「激昂」
「こんな所でどうしたんです。“玉造”のお家がなくなっちゃって、こっちの玉造に引越ですか」
吐き気を催すほどゲロ以下の臭いのプンプンする、底なしの邪悪さを感じさせる笑みで見下ろしてくるこの男。
ああ、何年経とうと忘れもしない。血液が沸騰し逆流するかのような怒りが全身を支配する。
「ヒィルゥコォッ!! このクソ野郎ォッ!!」
喰いちぎってやろうと左足首に噛みかかるが、空いた右足で帽子ごと頭を踏み押さえられる。
「下品な言葉はおやめなさい。育ちだけはまあまあ良いんですから。田舎者にしてはですがね」
「うぐぐッ!」
「まあ地に堕ちた名族の末路にはお似合いですか。せめてもの情けに引導を渡してあげますよ」
させるか! 銃を握る野郎の手に束ねた自分の髪を鞭のように叩きつけ、狙いを逸らさせる。
そして起き上がると同時、私は宙を舞う銃を左手で取り右に自分のを構え、眼前の腐れ外道の額と胸のそれぞれに突きつけた。
「地に堕ちた? No! 降りてきたのよ!!」
「あっ、あら? ちょ、話せばわかりま――!」
白々しく両手を上げるが気にするものか、迷いなく零距離から一心不乱に二挺の引き金を絞る。何度も何度も。
「うあああ!! ああああああッッッ――!!」
放たれる弾がやつのクッソださいグラサンを真っ二ツにブチ割る。
冷蔵庫の余りもので作られたような面に第三の目と鼻の穴ができてくが、なおも鉛の嵐を浴びせ続ける。何度も何度も何度も。
「ああああああアアアアアアぁぁぁぁぁぁ!!」
返り血で服と帽子が汚れ脳漿が雨のように降り注ぐが、まったく意に介さず轟音を響かせ続ける。何度も何度も何度も何度も。
「――ひでぶ」
ちょうどどちらも撃ち尽くすとやつは軒先のボロ雑巾のように崩れ落ちた。
そんな、持ち主の価値よりよっぽど高級そうなアウターも台無しだが、ボトムスはまだ原型を留めてるから中途半端はだめだ。
愛銃キングコブラに弾を込め直すと今度は下半身を狙い遮二無二、再びの弾丸を見舞った。何度も何度も何度も何度も何度も。
「終わりだ、死ね、逝け去れ消えろ失せろ滅びろ爆ぜろ壊れろ堕ちろ裂けろ砕けろ、ここで来世の分も全部置いてくたばれ!!」
引き金の絞り過ぎで指先がチリチリする。ひたすら呪詛を吐き口の中はカラカラだ。仇が蜂の巣になるのを視て目の奥が熱い。
「ハァ、ハァ」
だが不思議なことに頭はビビッドレッド一色なのに、心はパステルブルーそのものだ。我ながら極めて冷静に弾丸を込め直す。
まだまだ、もっと撃てる。そして時計もいいのみたいだな。けどもう時間が見れないようにたたっ壊してやる。

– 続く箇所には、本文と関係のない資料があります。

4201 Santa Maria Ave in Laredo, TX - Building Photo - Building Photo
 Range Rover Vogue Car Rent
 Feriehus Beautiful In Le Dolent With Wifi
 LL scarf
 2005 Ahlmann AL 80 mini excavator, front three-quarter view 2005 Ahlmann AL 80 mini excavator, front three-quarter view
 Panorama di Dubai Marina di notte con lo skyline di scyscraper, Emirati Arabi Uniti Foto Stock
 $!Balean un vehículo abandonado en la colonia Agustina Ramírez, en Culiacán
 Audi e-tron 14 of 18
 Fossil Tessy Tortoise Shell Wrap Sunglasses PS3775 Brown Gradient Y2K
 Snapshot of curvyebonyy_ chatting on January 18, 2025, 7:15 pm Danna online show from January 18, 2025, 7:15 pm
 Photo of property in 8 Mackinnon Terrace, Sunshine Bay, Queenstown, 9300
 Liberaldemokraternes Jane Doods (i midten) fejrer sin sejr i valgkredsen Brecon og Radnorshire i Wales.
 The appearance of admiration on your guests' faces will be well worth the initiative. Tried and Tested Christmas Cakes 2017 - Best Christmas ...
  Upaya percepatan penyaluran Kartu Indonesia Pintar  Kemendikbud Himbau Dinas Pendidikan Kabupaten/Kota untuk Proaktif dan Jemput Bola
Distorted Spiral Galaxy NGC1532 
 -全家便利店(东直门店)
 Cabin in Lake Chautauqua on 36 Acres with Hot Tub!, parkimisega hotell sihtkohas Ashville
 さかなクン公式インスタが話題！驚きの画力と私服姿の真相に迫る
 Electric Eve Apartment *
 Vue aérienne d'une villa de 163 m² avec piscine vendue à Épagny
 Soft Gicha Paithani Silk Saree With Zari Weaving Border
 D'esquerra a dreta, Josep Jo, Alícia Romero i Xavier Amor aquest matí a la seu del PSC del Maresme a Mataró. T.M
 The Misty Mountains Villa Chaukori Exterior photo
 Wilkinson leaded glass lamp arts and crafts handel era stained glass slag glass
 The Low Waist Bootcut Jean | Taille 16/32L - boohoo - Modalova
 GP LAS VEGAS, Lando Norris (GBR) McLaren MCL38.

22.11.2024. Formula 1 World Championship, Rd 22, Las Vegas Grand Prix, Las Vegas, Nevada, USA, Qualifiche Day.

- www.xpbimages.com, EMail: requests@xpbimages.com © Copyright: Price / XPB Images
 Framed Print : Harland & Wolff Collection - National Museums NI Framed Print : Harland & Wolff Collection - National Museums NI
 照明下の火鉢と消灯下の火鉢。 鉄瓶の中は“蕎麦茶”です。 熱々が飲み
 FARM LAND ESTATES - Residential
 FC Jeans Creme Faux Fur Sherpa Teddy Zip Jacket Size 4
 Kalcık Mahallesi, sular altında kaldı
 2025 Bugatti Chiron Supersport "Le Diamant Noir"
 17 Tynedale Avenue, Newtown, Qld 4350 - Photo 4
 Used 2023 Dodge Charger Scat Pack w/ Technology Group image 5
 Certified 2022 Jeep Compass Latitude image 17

その顔面の方を徹底的に念入りに綺麗さっぱり跡形もなく。何度も……何度も、何度も。何度も! 何度も!!
「……」
何発薬莢を落としたのか。溜息ののち顔をハンカチで拭い髪をかき上げる。
ついでに根の国への餞別にくれてやろうかと、元の柄がわからなくなるほど赤く染まったそれを、打ち覆いとして放り被せる。
「フフ、やってくれますね。おかげでプラダのコートがボロボロだ」
その時だった。不気味な笑い声とともに横たわる腕が突如動き出し、ハンカチを払い落とす。
ヒルコ、だったかどうかも判別できないくらいにしてやったはずのそれは突然、かつ悠々と立ち上がってきた。
依然全身を染めるつぶれたトマト色はそのままだが、あれだけ削り穿ち抉ってやった傷自体はまるで最初からなかったようだ。
「ちょっと失礼。――うっぷ、おふっ。うごぉっ! あごぉっ!!」
野郎がその辺の下品なオッサンのように咳き込み、路に何やら吐き捨てる。
コロコロと乾いた音を立てるそれは、私がさっきからしこたまぶち込んでやっていたはずのマグナム弾だった。
「まだだいぶ残留していますねぇ、誰かさんのせいで。あなたのこと育ちはいいと言いましたが、訂正しますよ」
「うん、確かに今のあの辺は下品なヤンキーも多いし何より、全国魅力度ワースト1の不名誉を誇ってンからね」
「……あまり驚かないのですね。あれだけ荒っぽいことをしてずいぶんと冷静でいらっしゃる」
これで何度目か、弾を込め直し銃口を向ける。